コロッケ-男の肖像時計の選択(パワーウオッチVol.85)

カルティエ(左)、シャネル(右)とダブルネームのロレックスも所有。「保証書がないからニセモノかもしれないけど、自分もニセモノだからそれもいいか!ってね(笑)」大丈夫。本物です!

芸能生活30周年で買ったジェイコブスカル(右)は美川憲一さんとお揃い。35周年で買ったオイスターパーペチュアル×クロムハーツ(中)もシャネルJ12クロノグラフもだが、ダイヤ入りが最近のお気に入りだ

 

ステージでのド派手な衣裳とは裏腹に、普段は黒一色の上下にクロムハーツというスタイルで通す。「ステージじゃ、こんなにつけなくていいだろ!ってくらい飾りつけた衣裳ばかり着てますからね(笑)。服はシンプルに、その分時計が主役と思っています」

“ものまね王座決定戦”で初めて優勝したとき、自分へのごほうびにサブマリーナを買って以来、大きな舞台のあとや節目の年に“少し背伸びした”時計を買い足してきた。芸能生活30周年のときには、ビッグフェイスにダイヤでスカルを描き、ベゼルにもダイヤを散りばめたジェイコブ。35周年の今年はロレックス×クロムハーツのブレスウオッチで、クロス部分にはやはりダイヤが輝いている。「70歳くらいになってこういう時計を着けているとちょっとおしゃれだと思うんですよね。頑張っていた時代時代が刻まれた、会話のもとになるようなモノが好き。

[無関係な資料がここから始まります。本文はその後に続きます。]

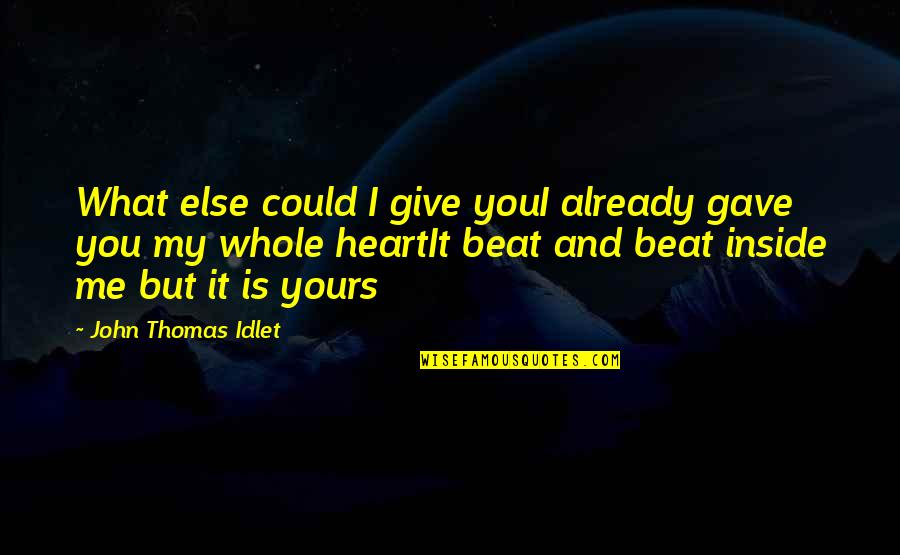 Inside My Heart Is You Quotes By John Thomas Idlet: What else could I give youI already gave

無理して買ったのを『オレあんときさー』なんてネタにしたりしてね」

「ものまねはご本人が作り上げたものを失礼な形で横からかっさらっていくもの。だから違う形で楽しんでもらえることを考えなきゃいけない」という意識が常にある。それがコロッケさんを“新しいこと”に駆り立ててきた。ダンスやロボットの動きを取り入れたり、照明やBGMの演出まで考えたり。今年は“ものまね楽語”として後輩とともにものまねで演じる落語イベントを開催。コロッケさんは古典落語“芝浜”を披露し、人情もののおとっつぁんを田中邦衛さん、おっかさんは淡谷のり子さんで演じるという新境地を拓いた。「落語ならしゃべるだけで、年取ってもできるから」などと言いつつ、現在は高難度のヒップホップダンスを取り入れた新ネタに挑戦中。映画で最新の映像技術をチェックしては新しいロボットの動きを芸に取り込むのにも余念がない。“ものまねグランプリ”では審査員席にいてもおかしくない立場だが、今年も1回戦から参戦する。

「後輩に『いつまでやるんすか!』と煙たがられるのがうれしいんですよ。もっと歳を取ったらやりたいネタももう考えてあって、(マネる)顔を間違えるっていう(笑)。でもいまはまだボケ芸をやるにはちょっと早いから、ふさわしい歳になるまでは頑張らないとね」

 

コロッケものまねタレント
KOROKKE 1960年3月13日熊本県生まれ。1980年、日本テレビ“お笑いスター誕生”でデビュー。TV・ラジオのほか、全国でものまねコンサートや舞台に出演する。ロボットやヒップホップダンスの動きも取り入れたものまねレパートリーは現在300種類以上。数々の芸能賞の受賞に加え、2014年には芸術文化振興への功績から文化庁長官表彰も受賞した。芸能活動の傍ら東日本大震災被災地支援活動にも取り組み、2012年防衛省防衛大臣特別感謝状も授与されている。